==== TEXTO EXTRAÍDO
Assim, depreende-se que a controvérsia surgida nos presentes autos é quanto a correta interpretação do disposto no art. 36, I, “d”, do COJER (Lei Complementar nº 002/93), que atribuiu ao Juiz de Direito da 3ª Vara Cível, competência para processar e julgar as causas inerentes às questões agrárias e fundiárias, com jurisdição em todo o Estado. No caso, trata-se de competência absoluta em razão da matéria.
Quanto à competência para julgamento de questões agrárias em todo o Estado, ressaltou o MM. Juiz suscitante não existirem dúvidas, pois o COJER é bem claro ao atribuir competência a esse Juízo para tal mister.
A discussão, portanto, gira em torno de saber qual o Juízo competente para processar e julgar os conflitos fundiários. Melhor dizendo, os conflitos fundiários urbanos.
Os termos “agrários e fundiários”, na verdade, possuem o mesmo significado na medida em que ambos referem-se à terras. Foram empregados de forma genérica (questões vinculadas à terra), no art. 36, I, alínea “d” do COJERR. Mas existe na realidade uma diferença entre os dois termos. Vejamos.
========
- TAREFAS A CUMPRIR -
A) Extraia do texto sobre competência em questões agrárias e fundiárias o trecho que começa nas palavras "Quanto à competência" e termina depois de "dois termos. Vejamos.", sem alterar nada.
B) O que viria a seguir no texto sobre competência em questões agrárias e fundiárias? Escreva a continuação a partir da última frase apresentada.
As linhas que vêm depois deste texto sobre competência em questões agrárias e fundiárias não têm relação com ele.
==== LINHAS EXTRAÍDAS
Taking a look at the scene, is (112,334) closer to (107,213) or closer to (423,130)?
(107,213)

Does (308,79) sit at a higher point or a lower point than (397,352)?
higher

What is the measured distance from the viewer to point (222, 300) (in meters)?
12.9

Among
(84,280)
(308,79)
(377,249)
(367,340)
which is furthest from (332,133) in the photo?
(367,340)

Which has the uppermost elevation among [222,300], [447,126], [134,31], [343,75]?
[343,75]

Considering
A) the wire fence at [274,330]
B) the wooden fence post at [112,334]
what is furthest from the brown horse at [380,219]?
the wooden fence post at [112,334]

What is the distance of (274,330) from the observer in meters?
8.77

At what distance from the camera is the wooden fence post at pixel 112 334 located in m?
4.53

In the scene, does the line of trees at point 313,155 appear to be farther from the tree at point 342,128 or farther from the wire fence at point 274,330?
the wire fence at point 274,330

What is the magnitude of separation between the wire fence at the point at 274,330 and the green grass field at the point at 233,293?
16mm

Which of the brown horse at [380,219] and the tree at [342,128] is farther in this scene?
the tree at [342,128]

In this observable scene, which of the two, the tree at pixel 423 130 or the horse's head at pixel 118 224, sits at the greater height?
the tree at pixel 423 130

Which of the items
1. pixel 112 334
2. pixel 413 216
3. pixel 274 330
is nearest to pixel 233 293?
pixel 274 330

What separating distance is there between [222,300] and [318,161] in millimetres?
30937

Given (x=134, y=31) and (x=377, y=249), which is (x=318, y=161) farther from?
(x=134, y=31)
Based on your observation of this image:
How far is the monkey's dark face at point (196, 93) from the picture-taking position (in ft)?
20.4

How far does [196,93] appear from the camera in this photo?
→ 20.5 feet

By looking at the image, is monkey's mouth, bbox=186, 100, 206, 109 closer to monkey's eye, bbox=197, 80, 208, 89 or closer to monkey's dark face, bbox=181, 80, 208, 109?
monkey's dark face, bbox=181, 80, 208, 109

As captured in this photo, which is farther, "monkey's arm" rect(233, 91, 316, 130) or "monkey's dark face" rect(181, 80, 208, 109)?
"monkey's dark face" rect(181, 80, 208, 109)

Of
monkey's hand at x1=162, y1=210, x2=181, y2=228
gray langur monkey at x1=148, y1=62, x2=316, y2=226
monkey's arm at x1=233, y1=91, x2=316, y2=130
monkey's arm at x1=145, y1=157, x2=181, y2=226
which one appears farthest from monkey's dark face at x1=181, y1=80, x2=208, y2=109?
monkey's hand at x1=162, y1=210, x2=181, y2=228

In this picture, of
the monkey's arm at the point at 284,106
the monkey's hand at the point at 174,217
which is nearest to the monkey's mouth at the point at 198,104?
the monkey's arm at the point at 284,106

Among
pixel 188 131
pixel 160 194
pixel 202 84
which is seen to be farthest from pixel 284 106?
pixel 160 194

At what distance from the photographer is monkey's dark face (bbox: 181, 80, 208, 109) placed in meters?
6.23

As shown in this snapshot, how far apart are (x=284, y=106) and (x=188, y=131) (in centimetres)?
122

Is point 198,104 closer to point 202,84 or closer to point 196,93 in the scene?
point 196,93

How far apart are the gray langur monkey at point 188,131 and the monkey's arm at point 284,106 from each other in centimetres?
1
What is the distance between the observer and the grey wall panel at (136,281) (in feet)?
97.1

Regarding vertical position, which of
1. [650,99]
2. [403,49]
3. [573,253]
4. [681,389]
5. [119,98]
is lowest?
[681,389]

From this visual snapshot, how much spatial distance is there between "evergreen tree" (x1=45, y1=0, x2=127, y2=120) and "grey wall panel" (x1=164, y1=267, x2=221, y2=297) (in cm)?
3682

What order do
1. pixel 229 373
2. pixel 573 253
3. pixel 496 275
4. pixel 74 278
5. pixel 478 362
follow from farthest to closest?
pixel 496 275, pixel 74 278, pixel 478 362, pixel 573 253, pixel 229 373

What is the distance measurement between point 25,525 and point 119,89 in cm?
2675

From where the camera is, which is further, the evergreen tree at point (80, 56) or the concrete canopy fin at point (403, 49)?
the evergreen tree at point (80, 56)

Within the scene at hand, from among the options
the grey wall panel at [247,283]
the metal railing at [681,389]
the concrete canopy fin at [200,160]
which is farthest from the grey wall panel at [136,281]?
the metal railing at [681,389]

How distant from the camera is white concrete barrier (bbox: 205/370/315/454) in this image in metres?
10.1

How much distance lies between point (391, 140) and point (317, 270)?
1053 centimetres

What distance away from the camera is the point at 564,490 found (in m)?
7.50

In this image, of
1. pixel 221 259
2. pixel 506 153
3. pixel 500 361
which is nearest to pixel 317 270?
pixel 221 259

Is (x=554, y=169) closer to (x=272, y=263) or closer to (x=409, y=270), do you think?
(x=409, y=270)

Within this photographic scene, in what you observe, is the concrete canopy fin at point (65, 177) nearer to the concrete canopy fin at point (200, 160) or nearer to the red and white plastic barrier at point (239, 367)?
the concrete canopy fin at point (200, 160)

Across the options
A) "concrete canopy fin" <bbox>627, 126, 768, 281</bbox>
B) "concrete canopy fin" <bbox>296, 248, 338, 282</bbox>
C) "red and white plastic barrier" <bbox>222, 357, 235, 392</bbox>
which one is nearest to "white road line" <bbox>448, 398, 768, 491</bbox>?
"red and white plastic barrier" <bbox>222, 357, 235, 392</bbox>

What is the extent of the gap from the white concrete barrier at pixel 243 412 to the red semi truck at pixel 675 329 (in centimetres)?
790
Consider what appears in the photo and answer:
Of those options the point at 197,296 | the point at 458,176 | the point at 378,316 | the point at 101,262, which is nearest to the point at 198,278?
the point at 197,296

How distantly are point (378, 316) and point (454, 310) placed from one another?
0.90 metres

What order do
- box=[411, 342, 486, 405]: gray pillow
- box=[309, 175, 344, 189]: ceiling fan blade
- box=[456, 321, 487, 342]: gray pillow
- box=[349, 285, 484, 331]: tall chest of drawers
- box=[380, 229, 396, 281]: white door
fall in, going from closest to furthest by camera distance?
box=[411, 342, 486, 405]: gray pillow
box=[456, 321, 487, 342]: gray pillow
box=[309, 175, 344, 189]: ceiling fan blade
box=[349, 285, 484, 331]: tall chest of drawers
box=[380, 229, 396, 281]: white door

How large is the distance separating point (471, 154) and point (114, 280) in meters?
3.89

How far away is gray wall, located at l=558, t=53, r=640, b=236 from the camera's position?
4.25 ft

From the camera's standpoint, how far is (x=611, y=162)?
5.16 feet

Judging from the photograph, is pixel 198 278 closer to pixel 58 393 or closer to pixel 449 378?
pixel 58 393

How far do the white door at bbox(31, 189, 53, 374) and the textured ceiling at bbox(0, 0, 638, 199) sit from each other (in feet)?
========
- RESPOSTAS DOS EXERCÍCIOS -
A)
Quanto à competência para julgamento de questões agrárias em todo o Estado, ressaltou o MM. Juiz suscitante não existirem dúvidas, pois o COJER é bem claro ao atribuir competência a esse Juízo para tal mister.
A discussão, portanto, gira em torno de saber qual o Juízo competente para processar e julgar os conflitos fundiários. Melhor dizendo, os conflitos fundiários urbanos.
Os termos “agrários e fundiários”, na verdade, possuem o mesmo significado na medida em que ambos referem-se à terras. Foram empregados de forma genérica (questões vinculadas à terra), no art. 36, I, alínea “d” do COJERR. Mas existe na realidade uma diferença entre os dois termos. Vejamos.

B)
Os conflitos devem ser observados quanto aos interesses que os envolvam, se são individuais ou coletivos. As questões fundiárias urbanas (interesses individuais) foram vinculadas às varas cíveis genéricas, em razão da competência residual; enquanto à vara especializada cabe o processamento e julgamento dos conflitos ligados à reforma agrária (interesses coletivos).
As expressões “agrários e fundiários” contidas no texto da LC 002/93 (COJERR) foram empregadas de forma genérica, cabendo ao magistrado interpretá-las de acordo com a norma constitucional que a originou, no caso, o art. 126, da Constituição Federal.
Corroborando este entendimento, o Professor de Direito Agrário Marcus Alan de Melo Gomes, proferiu palestra no XI Seminário de Direito Agrário e II Encontro de Professores de Direito Agrário, que foram realizados em São Luís/MA, no dia 26.06.03, onde esclareceu que a vara agrária está ligada à reforma agrária e não a conflitos interindividuais. Confira-se:
“Entretanto, de acordo com o tratamento legal reservado à matéria, não basta que a proteção se pretende seja agrária, para que se defina a competência da Vara, Imperioso que a posse sobre o imóvel rural seja discutida em juízo sob o enfoque da Reforma Agrária, ou seja, que o direito do possuidor esteja sendo questionado com fins de promover melhor repartição da terra, de modo que a posse modificada venha a atender aos princípios da justiça social e ao aumento de produtividade. Não é suficiente, assim, haja a ameaça, a turbação ou o esbulho do direito alegado. Imprescindível que o requerido esteja a praticar tais atos com fins de execução da Reforma Agrária.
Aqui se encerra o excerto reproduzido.